Id. at *12 (citations omitted).  Making defendant re-state the substance of each complaint in an interrogatory response is “duplicative” discovery that the court was unwilling to order.  Id. at *14.

In addition to not wanting to search the MAUDE database, plaintiff also did not want to have to search the documents defendant already produced in a searchable format.  One of the upsides of electronic discovery (perhaps the only upside) is that documents are produced with metadata and full-text searchable.  Yet, plaintiffs often still insist on defendants identifying specific documents by Bates number in interrogatory responses. That overlooks plaintiff’s ability to craft her own searches which this court recognized:

The burden on Defendant of performing the necessary searches, which Plaintiff could perform herself and tailor to her own needs by utilizing different filters or combinations of search terms, would vastly outweigh the likely benefit to Plaintiff of having a list of all relevant complaints. In addition, if Plaintiff performs the searches, the parties will avoid unnecessary disputes over search terms.

Id. at *15.

Plaintiff’s second interrogatory was essentially the same as her first only expanded to include any other products made by defendant of the same type.  The court found plaintiff made no effort to show that these other products were “substantially similar” to the product at issue and therefore, the request was not proportional to the needs of the case.  Id. at *18-19.

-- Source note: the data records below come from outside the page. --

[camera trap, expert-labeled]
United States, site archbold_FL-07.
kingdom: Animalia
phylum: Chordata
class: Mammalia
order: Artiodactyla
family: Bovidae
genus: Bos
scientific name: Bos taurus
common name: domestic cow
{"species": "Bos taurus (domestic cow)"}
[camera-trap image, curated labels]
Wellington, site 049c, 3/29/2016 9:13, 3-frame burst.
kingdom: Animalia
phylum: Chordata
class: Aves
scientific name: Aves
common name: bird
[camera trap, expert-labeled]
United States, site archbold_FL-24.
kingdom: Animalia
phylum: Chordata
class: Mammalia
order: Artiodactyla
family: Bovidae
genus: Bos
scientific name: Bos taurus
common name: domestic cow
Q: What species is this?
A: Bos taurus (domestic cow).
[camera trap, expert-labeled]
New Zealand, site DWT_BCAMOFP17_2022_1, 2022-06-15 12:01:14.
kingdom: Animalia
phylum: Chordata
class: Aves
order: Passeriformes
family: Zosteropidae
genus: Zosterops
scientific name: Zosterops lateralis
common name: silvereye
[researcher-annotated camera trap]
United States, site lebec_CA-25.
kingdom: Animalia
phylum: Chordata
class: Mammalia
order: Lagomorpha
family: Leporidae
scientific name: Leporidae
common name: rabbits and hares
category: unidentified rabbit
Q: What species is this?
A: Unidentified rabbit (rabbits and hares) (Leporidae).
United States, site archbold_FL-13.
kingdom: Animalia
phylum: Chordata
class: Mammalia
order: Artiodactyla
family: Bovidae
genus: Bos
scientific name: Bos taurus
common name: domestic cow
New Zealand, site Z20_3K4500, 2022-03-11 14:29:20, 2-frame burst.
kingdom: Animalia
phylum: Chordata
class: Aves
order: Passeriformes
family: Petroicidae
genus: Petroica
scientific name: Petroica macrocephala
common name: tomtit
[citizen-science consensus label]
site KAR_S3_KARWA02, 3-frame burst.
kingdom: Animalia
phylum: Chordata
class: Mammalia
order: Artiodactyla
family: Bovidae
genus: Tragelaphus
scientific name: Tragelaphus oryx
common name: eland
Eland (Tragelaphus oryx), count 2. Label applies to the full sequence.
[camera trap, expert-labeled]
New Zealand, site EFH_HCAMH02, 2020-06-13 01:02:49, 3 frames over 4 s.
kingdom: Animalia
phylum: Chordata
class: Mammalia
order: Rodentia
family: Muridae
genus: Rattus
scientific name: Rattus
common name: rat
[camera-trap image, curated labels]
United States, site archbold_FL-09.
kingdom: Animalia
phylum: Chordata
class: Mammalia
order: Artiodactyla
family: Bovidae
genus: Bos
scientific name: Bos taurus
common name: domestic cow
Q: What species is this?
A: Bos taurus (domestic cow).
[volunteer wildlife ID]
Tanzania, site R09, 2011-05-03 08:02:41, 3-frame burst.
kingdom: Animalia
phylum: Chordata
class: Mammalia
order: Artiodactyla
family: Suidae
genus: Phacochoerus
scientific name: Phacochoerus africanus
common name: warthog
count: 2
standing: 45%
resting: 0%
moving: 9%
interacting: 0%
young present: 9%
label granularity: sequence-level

Plaintiff also lodged an interrogatory asking defendant to identify things like the 510k number of the device, the date of FDA approval, a description of the device, and its intended uses.  Id.  at *21-22.  Defendant responded by providing the link to the FDA’s publicly available online 510k summary.  Plaintiff wasn’t satisfied but the court was:

the Court will not order Defendant to supplement its response by restating information that is already fully available to Plaintiff should she, metaphorically speaking, decide to drink the water to which she has been led.

Id. at *22.  Defendant pointed plaintiff to several public, online sources of information and nowhere in plaintiff’s motion to compel did plaintiff explain or show what requested information was missing from those public sources.  Failing to meet that burden, the court was unwilling to put an even greater burden on defendants.

So, defendants can lead plaintiffs to water . . .  and courts can make them drink.